* [TASK BRIEF] Report how many lines of the data contain the string "instances", with uppercase and lowercase letters counted as different. Give only the number.
───── STORED RECORDS
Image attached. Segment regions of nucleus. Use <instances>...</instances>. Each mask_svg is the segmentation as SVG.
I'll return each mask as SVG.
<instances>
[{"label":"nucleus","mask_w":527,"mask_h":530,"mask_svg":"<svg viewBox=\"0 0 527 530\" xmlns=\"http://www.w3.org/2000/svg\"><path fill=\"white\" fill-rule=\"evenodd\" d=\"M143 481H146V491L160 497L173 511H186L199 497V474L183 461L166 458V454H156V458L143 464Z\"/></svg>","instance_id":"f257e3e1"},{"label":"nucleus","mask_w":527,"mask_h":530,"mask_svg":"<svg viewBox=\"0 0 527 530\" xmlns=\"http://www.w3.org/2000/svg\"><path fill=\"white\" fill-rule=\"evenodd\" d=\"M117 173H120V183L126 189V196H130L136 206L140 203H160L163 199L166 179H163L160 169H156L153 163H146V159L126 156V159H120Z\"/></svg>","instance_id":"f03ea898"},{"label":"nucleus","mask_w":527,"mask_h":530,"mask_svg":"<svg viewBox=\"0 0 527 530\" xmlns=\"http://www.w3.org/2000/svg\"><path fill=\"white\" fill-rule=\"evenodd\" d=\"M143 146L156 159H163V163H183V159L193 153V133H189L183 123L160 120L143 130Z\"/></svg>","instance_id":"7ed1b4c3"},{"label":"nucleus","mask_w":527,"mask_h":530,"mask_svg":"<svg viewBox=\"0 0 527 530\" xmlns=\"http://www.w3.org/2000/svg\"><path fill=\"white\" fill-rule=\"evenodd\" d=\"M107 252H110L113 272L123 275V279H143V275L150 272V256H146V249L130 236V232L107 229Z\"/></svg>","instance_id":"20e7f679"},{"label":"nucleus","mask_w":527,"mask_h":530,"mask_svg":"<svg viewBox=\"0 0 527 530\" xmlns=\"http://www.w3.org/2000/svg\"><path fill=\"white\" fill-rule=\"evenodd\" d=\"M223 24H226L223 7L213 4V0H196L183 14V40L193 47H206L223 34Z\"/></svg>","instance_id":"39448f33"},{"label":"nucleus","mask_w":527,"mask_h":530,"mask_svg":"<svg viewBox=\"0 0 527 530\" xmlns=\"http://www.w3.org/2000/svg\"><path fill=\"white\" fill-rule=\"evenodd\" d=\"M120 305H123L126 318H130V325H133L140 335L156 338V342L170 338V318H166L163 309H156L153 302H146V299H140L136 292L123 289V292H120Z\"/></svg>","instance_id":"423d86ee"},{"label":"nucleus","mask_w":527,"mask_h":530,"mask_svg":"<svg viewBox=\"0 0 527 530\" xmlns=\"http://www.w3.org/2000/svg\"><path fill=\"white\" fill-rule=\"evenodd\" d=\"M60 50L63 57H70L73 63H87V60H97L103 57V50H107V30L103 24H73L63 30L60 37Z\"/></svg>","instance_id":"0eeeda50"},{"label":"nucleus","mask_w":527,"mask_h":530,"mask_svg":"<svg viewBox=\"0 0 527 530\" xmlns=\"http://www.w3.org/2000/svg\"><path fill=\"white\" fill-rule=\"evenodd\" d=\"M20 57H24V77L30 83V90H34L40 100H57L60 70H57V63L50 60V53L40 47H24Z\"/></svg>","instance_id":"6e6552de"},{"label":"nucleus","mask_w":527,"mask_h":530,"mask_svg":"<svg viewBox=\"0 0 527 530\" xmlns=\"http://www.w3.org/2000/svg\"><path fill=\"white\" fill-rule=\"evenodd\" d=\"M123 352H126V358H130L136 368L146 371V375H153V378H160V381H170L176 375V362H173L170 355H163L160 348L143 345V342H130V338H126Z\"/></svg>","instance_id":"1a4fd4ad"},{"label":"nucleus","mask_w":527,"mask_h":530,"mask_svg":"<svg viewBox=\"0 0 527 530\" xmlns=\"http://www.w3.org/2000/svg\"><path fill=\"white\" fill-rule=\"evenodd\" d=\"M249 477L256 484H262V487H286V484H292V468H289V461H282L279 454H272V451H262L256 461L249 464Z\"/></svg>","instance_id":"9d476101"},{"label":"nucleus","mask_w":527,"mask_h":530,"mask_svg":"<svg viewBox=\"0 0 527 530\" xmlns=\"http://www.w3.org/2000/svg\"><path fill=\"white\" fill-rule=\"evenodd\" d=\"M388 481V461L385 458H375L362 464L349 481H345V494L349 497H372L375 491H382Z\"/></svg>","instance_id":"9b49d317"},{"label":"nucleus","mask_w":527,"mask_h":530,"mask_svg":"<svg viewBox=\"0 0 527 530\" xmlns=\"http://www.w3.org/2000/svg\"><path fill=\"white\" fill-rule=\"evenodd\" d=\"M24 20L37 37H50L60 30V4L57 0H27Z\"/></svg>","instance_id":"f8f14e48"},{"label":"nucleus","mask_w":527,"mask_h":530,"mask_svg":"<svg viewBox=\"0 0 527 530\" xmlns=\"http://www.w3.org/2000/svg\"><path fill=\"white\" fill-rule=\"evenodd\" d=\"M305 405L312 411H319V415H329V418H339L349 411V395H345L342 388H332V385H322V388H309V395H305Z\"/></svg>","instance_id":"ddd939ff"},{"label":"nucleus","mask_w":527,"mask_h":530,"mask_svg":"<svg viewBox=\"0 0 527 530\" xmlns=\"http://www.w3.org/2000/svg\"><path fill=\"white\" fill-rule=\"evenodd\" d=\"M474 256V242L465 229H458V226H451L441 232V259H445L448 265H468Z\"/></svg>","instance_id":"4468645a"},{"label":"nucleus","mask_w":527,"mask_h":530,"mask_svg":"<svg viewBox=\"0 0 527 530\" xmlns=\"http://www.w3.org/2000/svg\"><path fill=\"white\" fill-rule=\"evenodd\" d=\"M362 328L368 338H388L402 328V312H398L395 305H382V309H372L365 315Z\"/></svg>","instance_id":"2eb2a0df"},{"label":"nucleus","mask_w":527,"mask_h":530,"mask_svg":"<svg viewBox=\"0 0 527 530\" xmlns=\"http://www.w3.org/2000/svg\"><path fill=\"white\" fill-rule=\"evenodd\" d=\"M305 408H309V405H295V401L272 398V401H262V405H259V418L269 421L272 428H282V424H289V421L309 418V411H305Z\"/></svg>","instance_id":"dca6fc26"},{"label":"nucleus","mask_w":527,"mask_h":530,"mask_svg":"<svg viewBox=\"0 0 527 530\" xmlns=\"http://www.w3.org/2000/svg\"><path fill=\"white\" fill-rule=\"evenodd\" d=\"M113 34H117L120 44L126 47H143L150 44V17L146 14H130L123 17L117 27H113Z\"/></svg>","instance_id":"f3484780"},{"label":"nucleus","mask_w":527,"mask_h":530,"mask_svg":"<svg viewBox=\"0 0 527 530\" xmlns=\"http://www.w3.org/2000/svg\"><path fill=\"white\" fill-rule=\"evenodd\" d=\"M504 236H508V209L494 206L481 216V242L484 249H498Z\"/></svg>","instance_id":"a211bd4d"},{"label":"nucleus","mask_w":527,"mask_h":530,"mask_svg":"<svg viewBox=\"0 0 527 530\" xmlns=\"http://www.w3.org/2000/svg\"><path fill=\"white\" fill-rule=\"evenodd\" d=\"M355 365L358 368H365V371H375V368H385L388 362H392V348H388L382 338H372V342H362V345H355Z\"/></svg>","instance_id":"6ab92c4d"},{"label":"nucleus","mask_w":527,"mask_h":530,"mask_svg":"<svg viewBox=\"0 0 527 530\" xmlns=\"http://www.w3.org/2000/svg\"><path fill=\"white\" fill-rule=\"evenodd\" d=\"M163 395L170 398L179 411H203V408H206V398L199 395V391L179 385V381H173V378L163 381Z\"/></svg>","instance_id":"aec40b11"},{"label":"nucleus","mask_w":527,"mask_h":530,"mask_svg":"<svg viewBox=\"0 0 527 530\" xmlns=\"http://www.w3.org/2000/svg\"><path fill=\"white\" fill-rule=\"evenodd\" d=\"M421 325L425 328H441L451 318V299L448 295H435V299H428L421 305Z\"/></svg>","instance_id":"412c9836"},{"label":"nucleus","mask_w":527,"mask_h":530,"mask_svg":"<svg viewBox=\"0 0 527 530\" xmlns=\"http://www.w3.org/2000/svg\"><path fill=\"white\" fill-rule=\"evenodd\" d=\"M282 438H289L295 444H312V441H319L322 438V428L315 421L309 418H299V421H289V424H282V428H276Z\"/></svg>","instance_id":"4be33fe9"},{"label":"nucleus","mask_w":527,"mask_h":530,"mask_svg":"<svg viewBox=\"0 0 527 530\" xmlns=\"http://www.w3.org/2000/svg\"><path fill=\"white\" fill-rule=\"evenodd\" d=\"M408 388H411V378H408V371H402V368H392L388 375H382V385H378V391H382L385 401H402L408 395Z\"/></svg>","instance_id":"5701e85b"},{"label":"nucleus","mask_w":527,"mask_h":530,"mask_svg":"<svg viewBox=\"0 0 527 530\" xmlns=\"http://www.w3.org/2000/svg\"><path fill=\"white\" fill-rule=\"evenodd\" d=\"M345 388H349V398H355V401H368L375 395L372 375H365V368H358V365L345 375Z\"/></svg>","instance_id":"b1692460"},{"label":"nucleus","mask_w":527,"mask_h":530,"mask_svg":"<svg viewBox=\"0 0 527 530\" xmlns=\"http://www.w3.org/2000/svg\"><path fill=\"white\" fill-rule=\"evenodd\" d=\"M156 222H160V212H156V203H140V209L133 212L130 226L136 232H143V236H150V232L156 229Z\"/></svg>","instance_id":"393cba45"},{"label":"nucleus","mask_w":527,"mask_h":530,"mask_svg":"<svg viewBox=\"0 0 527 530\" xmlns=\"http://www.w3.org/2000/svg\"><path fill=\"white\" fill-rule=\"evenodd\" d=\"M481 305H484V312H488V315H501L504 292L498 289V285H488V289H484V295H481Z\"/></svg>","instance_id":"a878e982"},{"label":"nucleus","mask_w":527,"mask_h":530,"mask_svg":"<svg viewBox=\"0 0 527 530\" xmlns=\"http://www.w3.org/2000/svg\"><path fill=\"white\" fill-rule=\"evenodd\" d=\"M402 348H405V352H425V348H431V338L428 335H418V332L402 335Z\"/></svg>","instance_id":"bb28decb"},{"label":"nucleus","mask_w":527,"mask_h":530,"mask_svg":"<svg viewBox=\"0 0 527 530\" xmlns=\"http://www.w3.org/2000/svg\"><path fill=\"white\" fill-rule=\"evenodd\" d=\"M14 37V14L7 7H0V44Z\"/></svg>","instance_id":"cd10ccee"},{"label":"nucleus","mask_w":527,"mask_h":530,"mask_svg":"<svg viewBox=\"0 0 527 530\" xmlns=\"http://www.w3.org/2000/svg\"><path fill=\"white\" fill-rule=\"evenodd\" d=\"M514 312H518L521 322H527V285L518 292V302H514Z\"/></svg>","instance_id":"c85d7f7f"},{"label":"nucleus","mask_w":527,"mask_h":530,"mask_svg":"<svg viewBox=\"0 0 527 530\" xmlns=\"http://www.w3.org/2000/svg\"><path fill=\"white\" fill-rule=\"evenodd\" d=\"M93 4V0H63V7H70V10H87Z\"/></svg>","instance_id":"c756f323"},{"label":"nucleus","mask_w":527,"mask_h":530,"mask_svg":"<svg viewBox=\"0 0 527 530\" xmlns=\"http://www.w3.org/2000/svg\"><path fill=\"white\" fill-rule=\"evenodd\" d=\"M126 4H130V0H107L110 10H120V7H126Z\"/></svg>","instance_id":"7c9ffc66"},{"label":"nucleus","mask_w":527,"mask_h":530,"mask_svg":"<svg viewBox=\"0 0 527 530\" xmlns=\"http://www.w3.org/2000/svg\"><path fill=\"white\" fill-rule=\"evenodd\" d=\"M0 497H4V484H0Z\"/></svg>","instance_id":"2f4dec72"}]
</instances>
──────────
* [RESPONSE TO THIS EXERCISE] 3